PETIKAN TERPILIH ::
┄┄┄┄┄┄┄┄┄┄┄┄┄┄┄┄┄┄┄┄

Kursi Menteri untuk Muhammadiyah
Kursi Menteri untuk Muhammadiyah
Oleh Anwar Hudijono
Prof Dr Muhadjir Effendy MAp bergeser posisi. Dari Mendikbud di Kabinet Jokowi jilid satu, ke Menteri Koordinator Pembangunan Manusia dan Kebudayaan (PMK) di kabinet Jokowi jilid dua.
Muhadjir tetap representasi dari Muhammadiyah. Bukan yang lain. Bisa diartikan merupakan kepercayaan Jokowi terhadap Muhammadiyah. Ukuran yang dipakai adalah profesionalitas, kapabilitas, integritas dan track record selama menjadi Mendikbud. Apalagi Muhammadiyah tidak pernah meminta kursi menteri.
Publik mencatat Muhadjir termasuk menteri yang sukses. Jokowi puas dengan kinerjanya. Meskipun hanya menjabat lebih kurang 3 tahun karena menggantikan Anies Baswedan di tengah jalan, Muhadjir mampu mengeksekusi program Nawa Cita Jokowi. Seperti Kartu Indonesia Pintar (KIP).
Melakukan program pendidikan karakter. Juga dengan risiko yang tinggi dia terapkan sistem zonasi yang merupakan revolusi pembenahan pendidikan. Perbaikan sistem guru dan tenaga kependidikan.
Jika hitungan balas jasa, tidak ketemu. Karena boleh dibilang Muhammadiyah secara institusional tidak ikut rewang di Pilpres. Meskipun dari personal Muhammadiyah banyak yang menjadi relawan 01 (Jokowi-Ma'ruf). Ada puluhan kelompok relawan 01 yang berbasis umat Muhammadiyah seperti For One Malang yang berbasis personal civitas akademika UMM. Ada Rumah Indonesia Berkemajuan, Garda Matahari.
Menko PMK akan mengkoordinasikan sejumlah kementerian antara lain Kemendikbud Dikti; Kementerian Sosial; Kementerian Agama; Kementerian Kesehatan, Kementerian Desa, Pembangunan Daerah Tertinggal, dan Transmigrasi; Kementerian Pemberdayaan Perempuan dan Perlindungan Anak; Kemenristek; Kementerian Pemuda dan Olahraga. Bidang-bidang ini ada nisbah yang kuat dengan bidang dakwah Muhammadiyah.
Masuknya Muhadjir ke kabinet dapat menjaga sikap kooperatif-kritis Muhammadiyah terhadap rejim. Sikap kooperatif-kritis bukan didasarkan atas kalkulasi untung-rugi. Tetapi atas dasar fiqih siyasah: jika penguasa bertindak sesuai petunjuk Allah dan Rasulnya maka wajib ditaati dan didukung. Jika keliru wajib diluruskan. Jika lupa wajib diingatkan. Semua harus dilakukan dengan bijaksana dan lemah lembut.

┄┄┄┄┄┄┄┄┄┄┄┄┄┄┄┄┄┄┄┄

KETENTUAN TUGAS 1 ::
Tolong ketik ulang bagian petikan terpilih dari "Menko PMK akan" sampai "dan lemah lembut.".
KETENTUAN TUGAS 2 ::
Menurut petikan terpilih, jabatan apa yang dipegang Muhadjir di kabinet Jokowi jilid dua?
Baris-baris di bawah ini tidak diperlukan.

┄┄┄┄┄┄┄┄┄┄┄┄┄┄┄┄┄┄┄┄

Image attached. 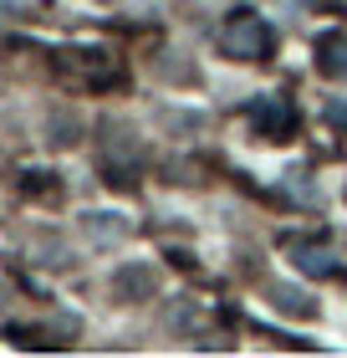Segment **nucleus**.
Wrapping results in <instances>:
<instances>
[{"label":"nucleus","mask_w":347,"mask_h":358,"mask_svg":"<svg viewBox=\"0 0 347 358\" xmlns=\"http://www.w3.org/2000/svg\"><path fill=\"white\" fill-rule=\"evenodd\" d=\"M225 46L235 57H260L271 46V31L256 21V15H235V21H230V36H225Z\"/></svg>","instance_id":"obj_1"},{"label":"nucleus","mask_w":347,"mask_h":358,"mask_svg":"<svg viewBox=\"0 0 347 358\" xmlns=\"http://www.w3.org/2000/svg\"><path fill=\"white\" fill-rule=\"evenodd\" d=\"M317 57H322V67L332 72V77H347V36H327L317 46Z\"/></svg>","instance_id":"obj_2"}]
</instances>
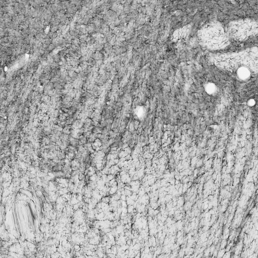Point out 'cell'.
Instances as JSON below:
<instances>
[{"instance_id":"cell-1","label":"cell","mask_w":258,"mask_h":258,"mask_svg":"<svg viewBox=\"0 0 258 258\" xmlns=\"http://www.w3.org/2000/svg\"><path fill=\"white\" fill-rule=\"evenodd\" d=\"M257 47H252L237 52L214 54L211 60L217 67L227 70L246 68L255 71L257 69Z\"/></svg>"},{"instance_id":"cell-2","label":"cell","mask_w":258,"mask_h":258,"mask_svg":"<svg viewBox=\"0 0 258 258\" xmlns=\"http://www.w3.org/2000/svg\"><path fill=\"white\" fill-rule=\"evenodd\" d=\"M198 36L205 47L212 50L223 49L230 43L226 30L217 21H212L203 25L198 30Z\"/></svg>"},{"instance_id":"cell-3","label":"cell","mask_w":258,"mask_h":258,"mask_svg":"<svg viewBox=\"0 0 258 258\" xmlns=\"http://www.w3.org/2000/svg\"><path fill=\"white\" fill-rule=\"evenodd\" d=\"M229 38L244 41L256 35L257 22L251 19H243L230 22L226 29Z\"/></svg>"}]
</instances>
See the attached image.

┄┄┄┄┄┄┄┄┄┄┄┄┄┄┄┄┄┄┄┄

JAWABAN LENGKAP 1 ::
Menko PMK akan mengkoordinasikan sejumlah kementerian antara lain Kemendikbud Dikti; Kementerian Sosial; Kementerian Agama; Kementerian Kesehatan, Kementerian Desa, Pembangunan Daerah Tertinggal, dan Transmigrasi; Kementerian Pemberdayaan Perempuan dan Perlindungan Anak; Kemenristek; Kementerian Pemuda dan Olahraga. Bidang-bidang ini ada nisbah yang kuat dengan bidang dakwah Muhammadiyah.
Masuknya Muhadjir ke kabinet dapat menjaga sikap kooperatif-kritis Muhammadiyah terhadap rejim. Sikap kooperatif-kritis bukan didasarkan atas kalkulasi untung-rugi. Tetapi atas dasar fiqih siyasah: jika penguasa bertindak sesuai petunjuk Allah dan Rasulnya maka wajib ditaati dan didukung. Jika keliru wajib diluruskan. Jika lupa wajib diingatkan. Semua harus dilakukan dengan bijaksana dan lemah lembut.

JAWABAN LENGKAP 2 ::
Menteri Koordinator Pembangunan Manusia dan Kebudayaan (PMK).